Forget about LLM. That's for normies.
I totally understand the lack of motivation. Doing something just for the sake of doing it is pointless. So you have to find a project to do and the language will then become merely a tool instead of the whole point. So find out what you need or want to do, maybe a 3D engine, mobile application, database, search engine, image recognition/OCR, maybe robotics or some arduino automation or whatever and just start working on it.
I remembered why I wanted to learn this stuff. It's not for money, or to look cool.
It's for the fascination I have for computing.
How do electrons flow through a wire? How do the chips within a computer direct that flow to produce an image on a screen? These questions are mind-blowing for me. I don't think LLMs can kill this fascination. Although, for web programming, sure. I always hated front-end programming, and now I don't really have to do it (I don't have the same fascination for the why of such tech). So will I ever learn a new front-end framework? Most likely not.
What I've found now is LLMs allow me to use/learn new languages, frameworks, and other technologies while being significantly more productive than before. On the flip side, as others have mentioned, I shoot myself in the foot more often.
Basically, I output more, I see more pitfalls upfront, and I get proficient sooner. This can be the case for you if you take on an active development approach rather than a blind/passive one where you just blindly accept whatever a model outputs.
Reactive.
Not just React itself, but the paradigm, so also SwiftUI.
I never had a problem with "massive ViewControllers", the magic that's supposed to glue it all together is just a little bit fragile and hard to debug when it does break, and the syntactic sugar (at least for SwiftUI) is just self-similar enough for me to keep mixing it up.
But learning new languages? Nah, I'm currently learning/getting experience with JavaScript and ruby by code-reviewing LLM output.
Interestingly as AI models are becoming "more competent" I'm finding more and more issues with AI generated code in the project I work on...
Whenever AI is used by a more junior dev (or a senior dev who simply can't be assed) you always find strange patterns which a senior would never have done...
Typically the code works, but there might be subtle security issues or just unusual coding patterns where it appears an LLM has written slop, and instead of taking a step back and reconsidering its approach when errors crop up, LLMs tend to just add layers of complexity to patch over its slop.
These problems obviously compound if left unchecked.
I actually prefer how things were last year when coding models were less competent because at least if a problem was hard enough they'd get nowhere. Today they're good enough to keep hacking until the slop it writes is just about working.
In regards to OPs question though, I suspect there's less point in playing around with different technologies to get some basic understanding of how they work today (LLMs can do this). But if you want to be able to guide LLMs towards good solutions and ensure the code being produced in the era of AI is good, then having engineers with a deep understanding of the technologies they're using is very important.

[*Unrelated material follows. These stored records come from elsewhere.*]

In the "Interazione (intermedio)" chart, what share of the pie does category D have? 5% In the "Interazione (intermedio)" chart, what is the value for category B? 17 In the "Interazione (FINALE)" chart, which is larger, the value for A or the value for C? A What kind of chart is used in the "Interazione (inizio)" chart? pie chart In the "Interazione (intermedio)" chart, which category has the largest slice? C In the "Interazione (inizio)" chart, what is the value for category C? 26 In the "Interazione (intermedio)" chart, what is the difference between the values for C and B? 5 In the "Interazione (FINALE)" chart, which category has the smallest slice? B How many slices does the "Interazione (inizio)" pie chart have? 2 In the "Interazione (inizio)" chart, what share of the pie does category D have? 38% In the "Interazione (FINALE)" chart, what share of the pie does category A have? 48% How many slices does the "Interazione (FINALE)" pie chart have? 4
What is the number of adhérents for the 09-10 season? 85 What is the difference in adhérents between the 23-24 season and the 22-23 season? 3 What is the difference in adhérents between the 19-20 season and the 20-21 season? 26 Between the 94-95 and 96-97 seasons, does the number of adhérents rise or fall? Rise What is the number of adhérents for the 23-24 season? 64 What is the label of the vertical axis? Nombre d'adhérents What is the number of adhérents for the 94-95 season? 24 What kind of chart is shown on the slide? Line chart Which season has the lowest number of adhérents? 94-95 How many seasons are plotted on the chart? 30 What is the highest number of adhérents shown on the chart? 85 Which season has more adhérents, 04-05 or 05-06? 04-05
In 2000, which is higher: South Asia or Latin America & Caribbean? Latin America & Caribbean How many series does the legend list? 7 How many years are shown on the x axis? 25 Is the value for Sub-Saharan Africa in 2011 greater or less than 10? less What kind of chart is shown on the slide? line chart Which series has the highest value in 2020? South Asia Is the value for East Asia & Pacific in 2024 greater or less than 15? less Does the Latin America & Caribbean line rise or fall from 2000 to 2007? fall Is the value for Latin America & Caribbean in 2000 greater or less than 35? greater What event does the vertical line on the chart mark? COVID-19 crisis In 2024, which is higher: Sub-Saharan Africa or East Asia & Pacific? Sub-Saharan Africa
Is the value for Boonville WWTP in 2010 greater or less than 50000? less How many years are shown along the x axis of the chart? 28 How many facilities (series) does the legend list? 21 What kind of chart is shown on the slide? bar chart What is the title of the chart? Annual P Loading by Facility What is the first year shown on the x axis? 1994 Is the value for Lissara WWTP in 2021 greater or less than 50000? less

The same can be said about coding. Code to think and explore a problem. See how different languages help you approach a problem. Get a deeper understanding about a topic by coding.
> Enough
After talking for 4 hours and 3 coffe cups, I got enough corner cases and main case to understand what they wanted. 1 week later I got a list of criteria that can be programmed. 5 years later most of the unusual but anoying rought corners were fixed. We still had a button to aprove manually the weird cases.
The current AI hype may have placed us in a filter bubble or echo chamber, shaping our conclusions. These highly specialized algorithms can nudge or reward us for thinking in specific ways.
Regarding programming languages, there is immense value in understanding internal primitives.
As example, consider concurrency primitives. Different languages provide different levels of abstraction: high-level library support in Python, the event loop structure in JavaScript, compiler-level implementations in Rust and C++, runtime-intrinsic mechanisms in Go and Java, and virtual machine intrinsics, such as Erlang.
By viewing languages through this lens, you recognize that each implements these primitives differently, allowing you to choose the most effective tool for the job.
If your goal is to assess the short-term economic value of a technology, your logic is understandable. However, learning new languages and tools remains worthwhile. When AI agents begin invoking these tools on the fly, you may not know if a specific choice is the most effective one. Without this knowledge, you will have some gaps to challenge the AI's decision.
In the long run, making the effort to master these concepts yields far greater value as a software engineer. It enables you to understand the rationale behind applying a precise tool to a precise task.
There are valid arguments supporting various perspectives on this. However, while any approach can be useful, this discussion highlights the need for wisdom: the awareness of one's own biases. As I noted earlier, filter bubbles can distort judgment. Continuously questioning your conclusions helps ensure you move toward the best outcomes. I hope you find this recommendation useful.